> [PROVIDED RECORDS]:
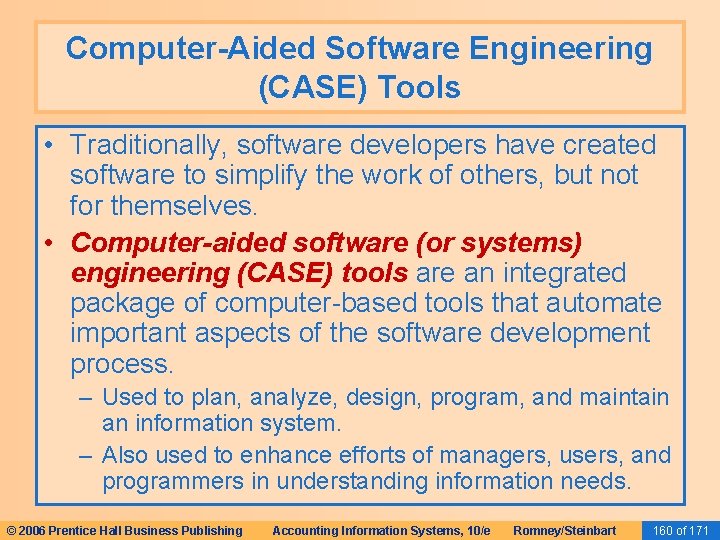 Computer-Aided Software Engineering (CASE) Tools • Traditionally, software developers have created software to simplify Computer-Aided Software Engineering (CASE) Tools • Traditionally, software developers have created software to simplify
==
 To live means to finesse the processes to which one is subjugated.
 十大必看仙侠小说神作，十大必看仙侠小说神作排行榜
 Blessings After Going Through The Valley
...
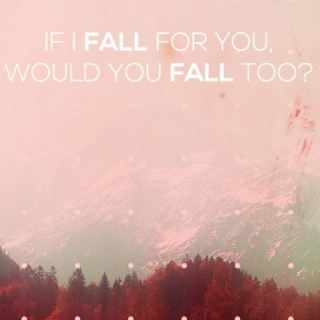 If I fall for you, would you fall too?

> [EXERCISE BRIEF]:
Could you reproduce, exactly, every line above from the line with "十大必看仙侠小说神作，十大必看仙侠小说神作排行榜" to the line with "Blessings After Going Through The Valley", and no other line? Both ends count.

> [TASK SOLUTION]:
 十大必看仙侠小说神作，十大必看仙侠小说神作排行榜
 Blessings After Going Through The Valley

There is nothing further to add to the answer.